Work order: Quote the oVirt migration bug thread below word for word, from "libvirtd.log are out" to "from comment #6)".

Passage shown:
Just tried with last oVirt 3.5.0 RC, which is good enough because I'm not aware of any relevant difference in that area. Added a new RHEL7 host to an existing 6.5 cluster, succesfully did 7->6.6 migration. Does this really reproduce all the times when migrating?

Comment 6 Ori Gofen 2014-10-01 08:48:39 UTC

Created attachment 942969 [details]
vdsm+engine+qemu+messages logs

(In reply to Omer Frenkel from comment #3)
> still waiting for libvirt logs

libvirtd.log are out of the system due to BZ #1141763 (which is from some reason closed with NOTABUG,left a comment)

attaching all other relevant logs.

reproduced on vt4: 11:10:55.

Comment 7 Francesco Romani 2014-10-01 09:00:32 UTC

(In reply to Ori from comment #6)

> reproduced on vt4: 11:10:55.

Indeed migration still fails but with new and different error:

Oct  1 11:10:57 camel-vdsc journal: Group record for user '107' was not found: No such file or directory
Oct  1 11:10:57 camel-vdsc journal: Child quit during startup handshake: Input/output error
Oct  1 11:10:57 camel-vdsc journal: internal error: Process exited prior to exec: libvirt:  error : internal error: NUMA node 1 is out of range

Oct  1 11:10:57 camel-vdsc journal: vdsm vm.Vm ERROR vmId=`de46ea45-e62c-4144-8a66-b4ad435aee00`::Failed to start a migration destination vm
Traceback (most recent call last):
  File "/usr/share/vdsm/virt/vm.py", line 2293, in _startUnderlyingVm
    self._completeIncomingMigration()
  File "/usr/share/vdsm/virt/vm.py", line 4000, in _completeIncomingMigration
    self._incomingMigrationFinished.isSet(), usedTimeout)
  File "/usr/share/vdsm/virt/vm.py", line 4053, in _attachLibvirtDomainAfterMigration
    raise MigrationError(e.get_error_message())

Recorded information:
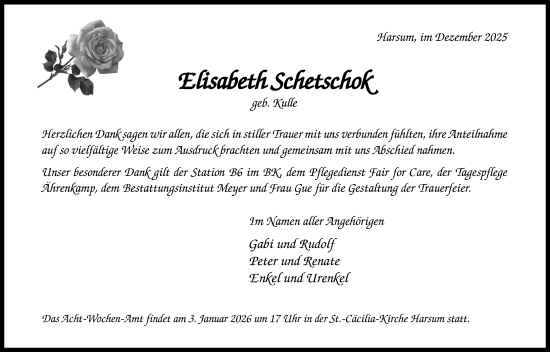Traueranzeige von Elisabeth Schetschok von Hildesheimer Allgemeine Zeitung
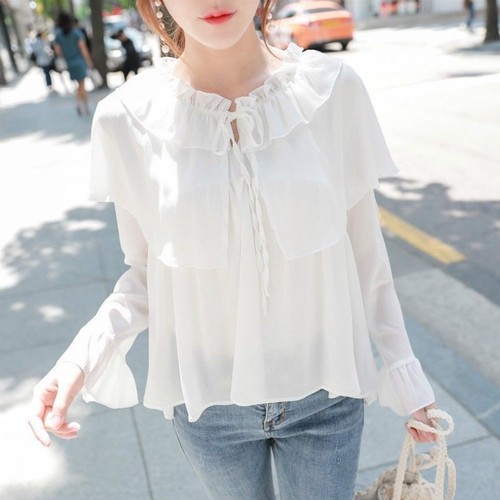 Damen Chiffon T-Shirt Oberteile Rüsche lang Fackel Ärmel Lolita Rüschen Bluse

Written answer:
libvirtd.log are out of the system due to BZ #1141763 (which is from some reason closed with NOTABUG,left a comment)

attaching all other relevant logs.

reproduced on vt4: 11:10:55.

Comment 7 Francesco Romani 2014-10-01 09:00:32 UTC

(In reply to Ori from comment #6)